— start of PROVIDED PASSAGE —
Thanks for the detailed response. I will check out The Anglo American Establishment
I agree. CIS/FAIR/NumbersUSA have been telling the exact same thing for 30 years now. Why not believe them?
Just visited the NumbersUSA site because I never heard of the, and immediately regretted it. Ghastly. They oppose a few thousand additional green cards (a system that is already pretty exploitative) during a time when skilled immigration is drastically decreasing. I don’t get it all. If anything ever made America great it was high skill immigration.
You might find some of the writings of Thomas Sowell interesting. He is definitely not (R) but he goes over some of the issues with progressive politics in trapping both poor black and white through oppressive policies like minimum wage and also by trapping them into dependence on the state through transfer payments.
OP never said Democrats are flawless, quite the contrary. They made the statement that even though Democrats are flawed, they are not as openly hostile and oppressive as Republicans are. So while your statement may be true, it’s not relevant to the point being made.
What did I say about Democrats? I didn't make a comment about what party was more or less flawless.
The same Thomas Sowell who compared Obama to Hitler because he paid for environmental disaster mitigation? The same Thomas Sowell who violently criticized Obama for advocating that children should be automatically covered by their parent's insurance?

If you actually think that laissez faire economics and the removal of the minimum wage would be a net benefit for anyone except the top 2% of the country you're delusional, and so is Sowell.

I'm not aware of any "violence" he perpetrated towards Obama unless you're using "violently" to describe political and economic speech, which of course is nonsense.
— end of PROVIDED PASSAGE —
— start of DATASET EXCERPTS —
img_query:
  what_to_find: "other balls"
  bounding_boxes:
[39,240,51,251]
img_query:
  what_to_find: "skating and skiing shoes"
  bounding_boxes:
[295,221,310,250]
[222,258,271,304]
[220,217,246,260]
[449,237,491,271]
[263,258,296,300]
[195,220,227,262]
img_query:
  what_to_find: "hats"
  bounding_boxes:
— end of DATASET EXCERPTS —
**COMPLETE THE FOLLOWING**
1. Repeat the comment thread word for word between "Thanks for the" and "not believe them?", inclusive.
2. According to the comment thread, for how many years have CIS/FAIR/NumbersUSA been telling the exact same thing?
3. In the comment thread, why does one commenter call another's statement about Democrats not relevant to the point being made?
None of this data is used for anything here.

**COMPLETE ANSWERS**
1.
Thanks for the detailed response. I will check out The Anglo American Establishment
I agree. CIS/FAIR/NumbersUSA have been telling the exact same thing for 30 years now. Why not believe them?

2. 30 years.

3. OP never claimed Democrats are flawless. OP said that even though Democrats are flawed, they are not as openly hostile and oppressive as Republicans, so pointing out Democrats' flaws doesn't address that claim.